As in April, the renewed escalation of US involvement in the war is accompanied by allegations that Russia systematically murdered civilians, this time in the outskirts of Izum.
These military moves have been accompanied by an escalation of the US-NATO economic war. On Friday, the German government took control of three refineries owned by Russian oil company Rosneft. “This is a far-reaching energy policy decision to protect our country,” German Chancellor Olaf Scholz said.
Alongside the escalation of the war with Russia, the US escalated its conflict with China in the wake of the Russian collapse.
On Wednesday, the Senate Foreign relations Committee voted to move forward the Taiwan Policy Act, a bill that would send $6.5 billion in weapons to Taiwan and effectively end the US’s One China Policy.
The Bill states that “Taiwan shall be treated as though it were designated a major non-NATO ally,” effectively implementing a military treaty with Taiwan, obliterating the US’s formal position that it has no diplomatic ties with Taiwan.
Critically, it replaces provisions that arms provided to Taiwan be used in a “defensive manner” with the declaration that the US will provide “arms conducive to deterring acts of aggression by the People’s Liberation Army,” raising the prospect that these weapons could be used in a “preemptive” conflict.
As the US escalated its involvement in the war against Russia and its conflict with China, Russian president Vladimir Putin and Chinese President Xi Jinping held their first in-person meeting since the start of the war at the Shanghai Cooperation Organization summit. The crisis triggered by Russia’s military debacle was on display.
“We highly appreciate the balanced position of our Chinese friends in connection with the Ukrainian crisis,” Putin said at the start of the meeting. “We understand your questions and concerns in this regard.”
Similar tensions were on display in Putin’s discussion with Indian President Narendra Modi. “I know that today’s era is not an era of war, and I have spoken to you on the phone about this,” Modi told Putin. “I know your position on the conflict in Ukraine, the concerns that you constantly express,” Putin said. “We will do everything to stop this as soon as possible.”
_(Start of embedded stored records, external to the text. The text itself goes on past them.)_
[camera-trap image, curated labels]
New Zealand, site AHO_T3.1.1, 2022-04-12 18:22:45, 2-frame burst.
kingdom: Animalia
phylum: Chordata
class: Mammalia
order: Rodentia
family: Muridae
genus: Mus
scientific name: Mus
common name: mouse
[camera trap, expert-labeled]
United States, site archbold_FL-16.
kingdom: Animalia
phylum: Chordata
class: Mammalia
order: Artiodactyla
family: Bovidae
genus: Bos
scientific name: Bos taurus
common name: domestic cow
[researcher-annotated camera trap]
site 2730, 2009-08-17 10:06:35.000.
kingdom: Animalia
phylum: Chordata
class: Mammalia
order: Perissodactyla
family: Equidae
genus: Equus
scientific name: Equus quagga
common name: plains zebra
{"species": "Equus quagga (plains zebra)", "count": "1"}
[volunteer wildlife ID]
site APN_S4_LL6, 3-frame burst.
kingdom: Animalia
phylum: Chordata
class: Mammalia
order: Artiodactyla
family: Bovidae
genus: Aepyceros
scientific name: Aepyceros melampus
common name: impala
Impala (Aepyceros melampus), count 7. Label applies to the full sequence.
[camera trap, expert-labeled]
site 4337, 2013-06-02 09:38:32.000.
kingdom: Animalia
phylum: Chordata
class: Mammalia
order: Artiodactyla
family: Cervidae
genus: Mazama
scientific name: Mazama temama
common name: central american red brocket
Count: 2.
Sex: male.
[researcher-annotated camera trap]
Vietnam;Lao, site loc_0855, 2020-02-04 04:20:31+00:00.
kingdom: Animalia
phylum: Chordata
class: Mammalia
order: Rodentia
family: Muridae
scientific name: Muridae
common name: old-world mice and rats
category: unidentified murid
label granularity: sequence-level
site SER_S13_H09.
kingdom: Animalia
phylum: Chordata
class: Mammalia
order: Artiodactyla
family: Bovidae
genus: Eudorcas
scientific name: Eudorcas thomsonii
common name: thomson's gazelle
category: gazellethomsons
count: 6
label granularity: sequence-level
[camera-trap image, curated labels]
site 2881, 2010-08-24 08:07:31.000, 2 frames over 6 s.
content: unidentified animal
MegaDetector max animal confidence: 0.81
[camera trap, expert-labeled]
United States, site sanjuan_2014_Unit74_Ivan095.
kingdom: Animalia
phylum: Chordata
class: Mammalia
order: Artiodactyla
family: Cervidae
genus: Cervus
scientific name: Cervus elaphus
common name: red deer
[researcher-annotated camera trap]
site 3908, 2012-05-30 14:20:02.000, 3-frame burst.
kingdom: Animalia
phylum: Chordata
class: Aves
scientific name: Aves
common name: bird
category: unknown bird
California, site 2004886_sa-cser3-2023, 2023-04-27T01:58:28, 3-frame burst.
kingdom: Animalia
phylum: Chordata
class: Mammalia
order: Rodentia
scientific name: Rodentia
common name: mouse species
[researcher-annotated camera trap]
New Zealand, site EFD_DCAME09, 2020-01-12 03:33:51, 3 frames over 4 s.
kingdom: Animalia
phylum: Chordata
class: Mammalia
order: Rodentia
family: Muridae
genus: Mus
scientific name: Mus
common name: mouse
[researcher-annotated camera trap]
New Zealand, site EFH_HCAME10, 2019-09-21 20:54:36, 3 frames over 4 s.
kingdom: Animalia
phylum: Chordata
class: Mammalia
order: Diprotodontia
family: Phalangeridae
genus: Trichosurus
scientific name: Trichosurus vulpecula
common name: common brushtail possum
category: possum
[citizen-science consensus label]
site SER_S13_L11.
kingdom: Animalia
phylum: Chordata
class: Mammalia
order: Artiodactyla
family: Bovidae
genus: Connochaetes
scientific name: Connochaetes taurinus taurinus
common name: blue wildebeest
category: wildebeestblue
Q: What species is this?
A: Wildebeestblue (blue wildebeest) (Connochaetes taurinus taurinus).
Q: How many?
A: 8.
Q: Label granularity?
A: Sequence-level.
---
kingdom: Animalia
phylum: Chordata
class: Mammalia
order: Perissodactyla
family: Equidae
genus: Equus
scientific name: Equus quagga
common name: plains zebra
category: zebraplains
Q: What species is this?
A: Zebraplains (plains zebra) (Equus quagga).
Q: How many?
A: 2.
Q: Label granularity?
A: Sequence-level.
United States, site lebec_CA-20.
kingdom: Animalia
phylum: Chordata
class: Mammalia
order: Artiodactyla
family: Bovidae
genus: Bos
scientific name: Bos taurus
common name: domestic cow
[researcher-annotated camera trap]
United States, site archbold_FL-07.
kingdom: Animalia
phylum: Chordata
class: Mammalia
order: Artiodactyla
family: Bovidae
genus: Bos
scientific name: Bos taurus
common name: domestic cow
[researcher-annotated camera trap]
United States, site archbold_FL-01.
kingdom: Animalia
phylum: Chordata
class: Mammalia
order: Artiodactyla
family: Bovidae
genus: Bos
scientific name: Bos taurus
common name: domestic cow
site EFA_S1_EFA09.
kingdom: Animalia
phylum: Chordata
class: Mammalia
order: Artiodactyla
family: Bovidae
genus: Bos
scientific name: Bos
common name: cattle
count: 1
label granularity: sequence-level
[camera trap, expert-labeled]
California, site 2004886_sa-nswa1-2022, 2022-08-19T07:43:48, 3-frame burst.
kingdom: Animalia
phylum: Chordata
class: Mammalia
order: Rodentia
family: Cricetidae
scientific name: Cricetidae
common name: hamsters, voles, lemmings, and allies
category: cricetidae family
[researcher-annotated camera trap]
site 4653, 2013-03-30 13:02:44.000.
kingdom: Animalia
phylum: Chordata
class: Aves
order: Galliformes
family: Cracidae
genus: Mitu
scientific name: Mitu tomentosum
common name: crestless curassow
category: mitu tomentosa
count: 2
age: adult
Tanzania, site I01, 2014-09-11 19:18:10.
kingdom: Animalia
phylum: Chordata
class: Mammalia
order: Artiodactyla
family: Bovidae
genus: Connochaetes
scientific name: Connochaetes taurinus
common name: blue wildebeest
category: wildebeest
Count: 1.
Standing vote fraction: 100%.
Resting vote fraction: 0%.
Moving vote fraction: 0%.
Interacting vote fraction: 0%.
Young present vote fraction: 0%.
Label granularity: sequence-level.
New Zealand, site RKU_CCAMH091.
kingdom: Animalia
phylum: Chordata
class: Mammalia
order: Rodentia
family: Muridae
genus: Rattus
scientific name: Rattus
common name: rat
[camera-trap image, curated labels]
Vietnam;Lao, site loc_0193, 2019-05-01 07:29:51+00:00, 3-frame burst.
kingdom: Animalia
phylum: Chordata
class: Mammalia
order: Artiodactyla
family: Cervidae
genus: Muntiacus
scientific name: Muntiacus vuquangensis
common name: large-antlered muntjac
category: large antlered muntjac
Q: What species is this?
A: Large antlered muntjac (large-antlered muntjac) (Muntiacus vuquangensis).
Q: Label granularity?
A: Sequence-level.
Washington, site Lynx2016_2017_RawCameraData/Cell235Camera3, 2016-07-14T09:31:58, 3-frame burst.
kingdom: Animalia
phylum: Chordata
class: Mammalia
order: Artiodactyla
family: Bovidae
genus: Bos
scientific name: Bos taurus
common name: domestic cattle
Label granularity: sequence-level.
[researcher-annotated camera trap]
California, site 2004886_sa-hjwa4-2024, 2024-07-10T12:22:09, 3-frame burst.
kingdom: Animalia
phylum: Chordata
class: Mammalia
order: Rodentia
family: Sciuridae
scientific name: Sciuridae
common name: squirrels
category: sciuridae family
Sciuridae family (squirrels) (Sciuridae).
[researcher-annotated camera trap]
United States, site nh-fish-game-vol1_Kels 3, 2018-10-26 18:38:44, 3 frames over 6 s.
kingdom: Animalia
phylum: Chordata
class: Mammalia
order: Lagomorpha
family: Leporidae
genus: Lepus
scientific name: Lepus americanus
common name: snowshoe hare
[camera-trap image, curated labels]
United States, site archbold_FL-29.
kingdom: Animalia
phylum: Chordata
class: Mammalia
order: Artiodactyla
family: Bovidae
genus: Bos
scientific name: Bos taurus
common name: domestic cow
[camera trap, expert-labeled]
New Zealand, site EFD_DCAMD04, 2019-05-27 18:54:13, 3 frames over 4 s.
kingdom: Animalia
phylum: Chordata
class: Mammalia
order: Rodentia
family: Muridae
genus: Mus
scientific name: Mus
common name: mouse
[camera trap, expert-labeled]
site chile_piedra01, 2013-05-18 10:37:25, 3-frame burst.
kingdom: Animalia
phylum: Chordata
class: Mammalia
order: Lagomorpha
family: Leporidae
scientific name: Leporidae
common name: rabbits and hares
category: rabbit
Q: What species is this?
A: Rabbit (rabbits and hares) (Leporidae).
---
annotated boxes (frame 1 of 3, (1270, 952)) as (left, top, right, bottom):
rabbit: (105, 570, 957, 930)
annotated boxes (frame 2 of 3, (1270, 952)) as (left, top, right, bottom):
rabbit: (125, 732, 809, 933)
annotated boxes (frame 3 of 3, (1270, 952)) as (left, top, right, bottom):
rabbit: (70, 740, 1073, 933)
Despite the crisis triggered by the Russian military debacle, Russia and China are being objectively driven closer together by the escalating US war drive.
In a statement to the Financial Times, Alexander Gabuev, senior fellow at the Carnegie Endowment for International Peace, commented “If Putin is that obsessed with Ukraine, what can [Xi] realistically do?” Gabuev said… “the departure of the Putin regime and the unlikely prospect of a pro-western government in Russia is a terrible nightmare for China.”
Emboldened by the Russian debacle in Northern Ukraine, the US is only escalating its preparations for a global military conflict that threatens all of humanity.